掲示板の書き込みを見ると10代はそのまま受け取っている。まさにある時期だけ受け入れられる作品。
CGの意識的使い方。
自覚的演出。確信犯的。
岡田斗司夫による母と子の絶対的な関係との読みはなるほど。
でも誰も殺人兵器ということに言及しない。
ちせは自分の戦争における役割を自覚しているし、途中からはそれを肯定?している(少なくとも否定していない)。彼女が戦うことで街がいくつも消え、恐らく数万ではきかない人間が死んでいる。でも最終兵器、最終戦争というあまりの非日常性がそれを麻痺させてしまっている。
これが最終兵器ではなく、自分の行為を半ば自覚している連続殺人犯のストーリーだったらどうなのだろう。10代の読者は同じようなピュアなラブストーリーと受けとめられるだろうか。

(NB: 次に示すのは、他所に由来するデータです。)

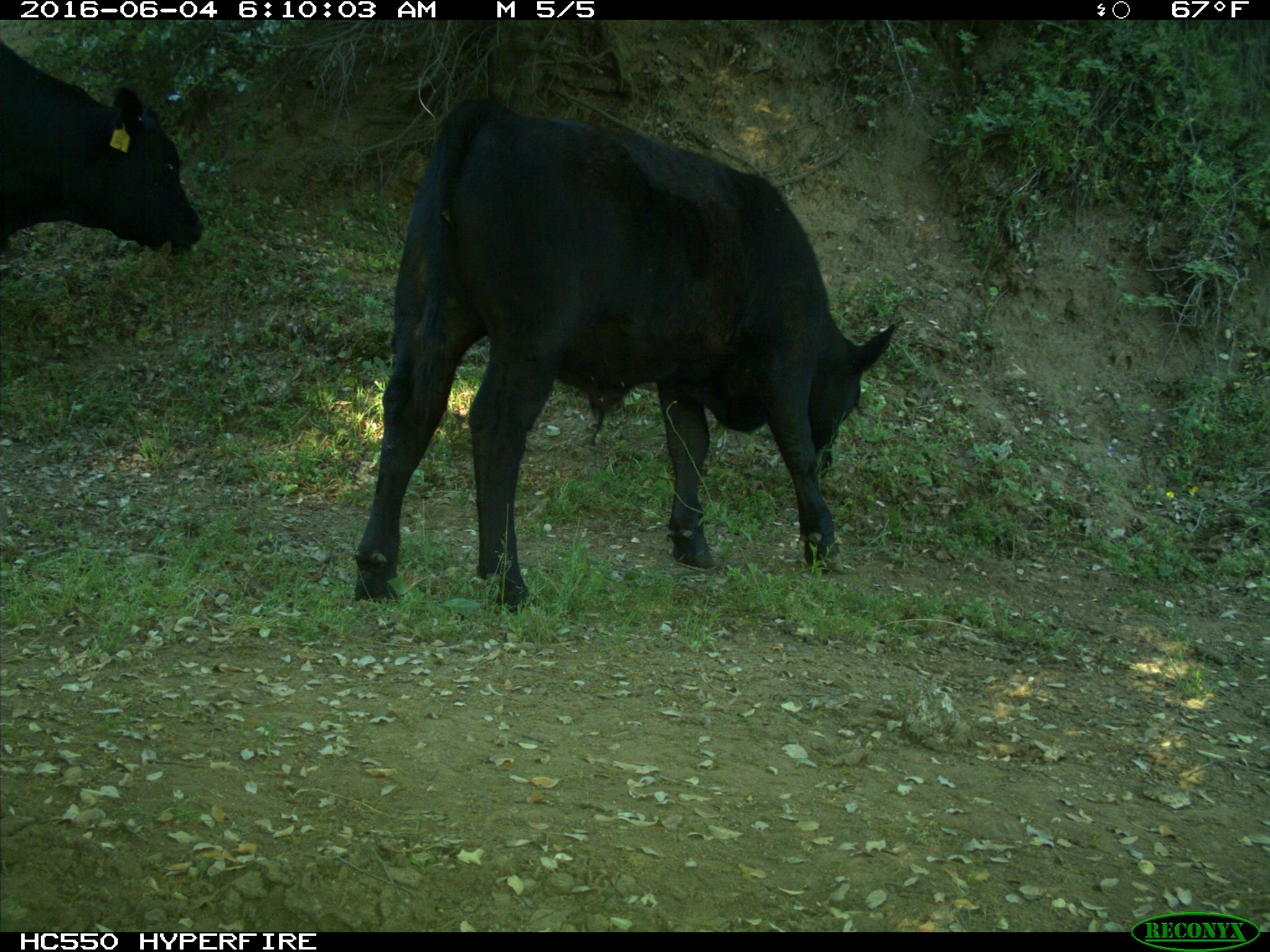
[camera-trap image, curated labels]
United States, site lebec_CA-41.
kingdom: Animalia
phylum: Chordata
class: Mammalia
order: Artiodactyla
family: Bovidae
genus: Bos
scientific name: Bos taurus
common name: domestic cow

ちせが「あたしが出てかないと(戦わないと)しょうがないでしょうが」と言って微笑むシーンを指していしかわじゅんだか夏目房之助だかが、「菩薩と不動明王が一緒になったような」ということを言っていて、ああなるほど、そういうことかと思った。
善と悪の一体化、負の聖性、鬼子母神みたいな観点で捉えるとなんとなく見えてくるような気がする。そこを追及すれば人間の倫理観みたいなところに入っていくはずで、やはりそれをねぐってしまったのであれば、最終戦争、最終兵器は恋愛をよりドラマチックでピュアに盛り上げるための引き立て要素に過ぎない。そのためにヒロインに数万の人間を殺させるというのは、いくら確信犯的に恋愛マンガを描いているといってもやはり合点がいかない。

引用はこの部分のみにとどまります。